33.4 Selecting a Representation
Sometimes it is useful to examine an existing buffer or string as multibyte when it was unibyte, or vice versa.
function
set-buffer-multibyte multibyte​
Set the representation type of the current buffer. If multibyte
is non-nil
, the buffer becomes multibyte. If multibyte
is nil
, the buffer becomes unibyte.
This function leaves the buffer contents unchanged when viewed as a sequence of bytes. As a consequence, it can change the contents viewed as characters; for instance, a sequence of three bytes which is treated as one character in multibyte representation will count as three characters in unibyte representation. Eight-bit characters representing raw bytes are an exception. They are represented by one byte in a unibyte buffer, but when the buffer is set to multibyte, they are converted to two-byte sequences, and vice versa.
This function sets enable-multibyte-characters
to record which representation is in use. It also adjusts various data in the buffer (including overlays, text properties and markers) so that they cover the same text as they did before.
This function signals an error if the buffer is narrowed, since the narrowing might have occurred in the middle of multibyte character sequences.

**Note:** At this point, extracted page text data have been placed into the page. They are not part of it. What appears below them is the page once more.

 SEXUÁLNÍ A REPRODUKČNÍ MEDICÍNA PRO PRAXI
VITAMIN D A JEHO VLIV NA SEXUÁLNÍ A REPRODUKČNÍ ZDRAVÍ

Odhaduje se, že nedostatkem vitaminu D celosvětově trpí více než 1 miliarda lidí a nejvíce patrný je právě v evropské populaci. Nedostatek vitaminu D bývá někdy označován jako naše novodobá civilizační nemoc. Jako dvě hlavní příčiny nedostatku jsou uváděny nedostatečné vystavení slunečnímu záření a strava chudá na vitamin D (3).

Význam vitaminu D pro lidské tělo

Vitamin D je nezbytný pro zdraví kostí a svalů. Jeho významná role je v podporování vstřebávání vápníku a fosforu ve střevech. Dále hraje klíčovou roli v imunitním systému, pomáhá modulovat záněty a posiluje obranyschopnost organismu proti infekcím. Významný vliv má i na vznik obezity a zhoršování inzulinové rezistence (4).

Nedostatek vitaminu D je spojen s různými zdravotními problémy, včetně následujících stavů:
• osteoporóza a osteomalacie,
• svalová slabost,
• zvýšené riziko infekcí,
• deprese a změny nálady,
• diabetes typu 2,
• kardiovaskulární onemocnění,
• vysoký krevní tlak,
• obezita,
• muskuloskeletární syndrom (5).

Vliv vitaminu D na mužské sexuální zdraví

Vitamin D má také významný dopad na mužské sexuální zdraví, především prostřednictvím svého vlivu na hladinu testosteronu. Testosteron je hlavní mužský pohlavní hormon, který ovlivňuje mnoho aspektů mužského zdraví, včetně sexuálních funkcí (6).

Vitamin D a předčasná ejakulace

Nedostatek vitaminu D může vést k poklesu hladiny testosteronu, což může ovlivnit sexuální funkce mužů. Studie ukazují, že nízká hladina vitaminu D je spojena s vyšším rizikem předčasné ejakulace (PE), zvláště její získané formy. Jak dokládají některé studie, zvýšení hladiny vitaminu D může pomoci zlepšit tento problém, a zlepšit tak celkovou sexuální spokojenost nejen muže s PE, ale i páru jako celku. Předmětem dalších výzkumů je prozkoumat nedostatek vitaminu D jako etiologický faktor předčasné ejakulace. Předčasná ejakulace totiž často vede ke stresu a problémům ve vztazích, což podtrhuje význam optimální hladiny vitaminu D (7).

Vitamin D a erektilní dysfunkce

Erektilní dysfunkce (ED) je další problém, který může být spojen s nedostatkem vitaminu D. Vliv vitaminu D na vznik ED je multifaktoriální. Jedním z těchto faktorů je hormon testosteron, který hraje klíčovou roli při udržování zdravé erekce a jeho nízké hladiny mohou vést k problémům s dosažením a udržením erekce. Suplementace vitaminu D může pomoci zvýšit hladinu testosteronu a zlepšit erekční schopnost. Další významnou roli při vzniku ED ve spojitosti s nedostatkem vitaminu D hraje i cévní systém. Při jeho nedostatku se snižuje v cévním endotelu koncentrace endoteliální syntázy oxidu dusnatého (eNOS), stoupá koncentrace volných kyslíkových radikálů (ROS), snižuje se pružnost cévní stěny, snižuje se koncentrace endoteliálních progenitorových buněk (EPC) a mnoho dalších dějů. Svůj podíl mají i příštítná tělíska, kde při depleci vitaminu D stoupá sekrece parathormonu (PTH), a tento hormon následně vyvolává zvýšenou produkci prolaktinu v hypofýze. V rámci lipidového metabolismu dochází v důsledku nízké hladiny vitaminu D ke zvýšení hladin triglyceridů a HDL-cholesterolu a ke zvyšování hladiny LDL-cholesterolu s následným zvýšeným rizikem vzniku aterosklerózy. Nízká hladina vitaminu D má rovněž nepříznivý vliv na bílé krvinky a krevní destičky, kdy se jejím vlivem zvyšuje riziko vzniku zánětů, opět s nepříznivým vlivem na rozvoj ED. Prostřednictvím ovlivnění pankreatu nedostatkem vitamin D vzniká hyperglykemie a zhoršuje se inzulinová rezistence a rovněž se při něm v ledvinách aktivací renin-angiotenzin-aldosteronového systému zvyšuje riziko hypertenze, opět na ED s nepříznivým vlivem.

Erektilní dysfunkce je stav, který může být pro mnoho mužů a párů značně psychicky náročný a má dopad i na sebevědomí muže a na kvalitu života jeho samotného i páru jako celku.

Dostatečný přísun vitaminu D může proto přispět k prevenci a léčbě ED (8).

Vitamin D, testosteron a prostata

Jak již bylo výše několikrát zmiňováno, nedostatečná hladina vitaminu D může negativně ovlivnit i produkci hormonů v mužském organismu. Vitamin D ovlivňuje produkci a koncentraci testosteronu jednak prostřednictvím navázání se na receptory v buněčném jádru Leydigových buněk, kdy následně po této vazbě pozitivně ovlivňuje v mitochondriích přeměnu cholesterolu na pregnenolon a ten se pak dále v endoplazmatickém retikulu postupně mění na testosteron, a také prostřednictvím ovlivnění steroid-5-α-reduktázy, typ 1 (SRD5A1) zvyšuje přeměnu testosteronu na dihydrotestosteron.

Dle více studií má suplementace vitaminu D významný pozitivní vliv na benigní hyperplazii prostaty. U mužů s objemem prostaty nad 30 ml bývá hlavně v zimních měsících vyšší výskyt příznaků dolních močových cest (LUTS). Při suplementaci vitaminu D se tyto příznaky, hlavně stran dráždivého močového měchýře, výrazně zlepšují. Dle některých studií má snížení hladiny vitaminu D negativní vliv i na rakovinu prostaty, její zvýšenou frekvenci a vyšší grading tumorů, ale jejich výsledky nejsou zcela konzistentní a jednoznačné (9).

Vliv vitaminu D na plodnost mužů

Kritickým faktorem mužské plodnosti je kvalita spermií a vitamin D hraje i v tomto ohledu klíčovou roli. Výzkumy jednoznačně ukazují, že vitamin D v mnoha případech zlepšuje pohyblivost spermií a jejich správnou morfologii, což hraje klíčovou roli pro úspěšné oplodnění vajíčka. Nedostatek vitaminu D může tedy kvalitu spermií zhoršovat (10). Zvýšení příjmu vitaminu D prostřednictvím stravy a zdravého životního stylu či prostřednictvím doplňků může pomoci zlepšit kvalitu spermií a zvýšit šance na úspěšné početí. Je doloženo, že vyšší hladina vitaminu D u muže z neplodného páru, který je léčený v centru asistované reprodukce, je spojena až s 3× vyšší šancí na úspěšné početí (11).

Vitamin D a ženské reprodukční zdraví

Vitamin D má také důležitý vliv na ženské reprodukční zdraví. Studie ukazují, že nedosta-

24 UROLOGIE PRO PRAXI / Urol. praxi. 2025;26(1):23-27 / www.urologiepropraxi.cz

This function also signals an error if the buffer is an indirect buffer. An indirect buffer always inherits the representation of its base buffer.
function
string-as-unibyte string​
If string
is already a unibyte string, this function returns string
itself. Otherwise, it returns a new string with the same bytes as string
, but treating each byte as a separate character (so that the value may have more characters than string
); as an exception, each eight-bit character representing a raw byte is converted into a single byte. The newly-created string contains no text properties.
function
string-as-multibyte string​
If string
is a multibyte string, this function returns string
itself. Otherwise, it returns a new string with the same bytes as string
, but treating each multibyte sequence as one character. This means that the value may have fewer characters than string
has. If a byte sequence in string
is invalid as a multibyte representation of a single character, each byte in the sequence is treated as a raw 8-bit byte. The newly-created string contains no text properties.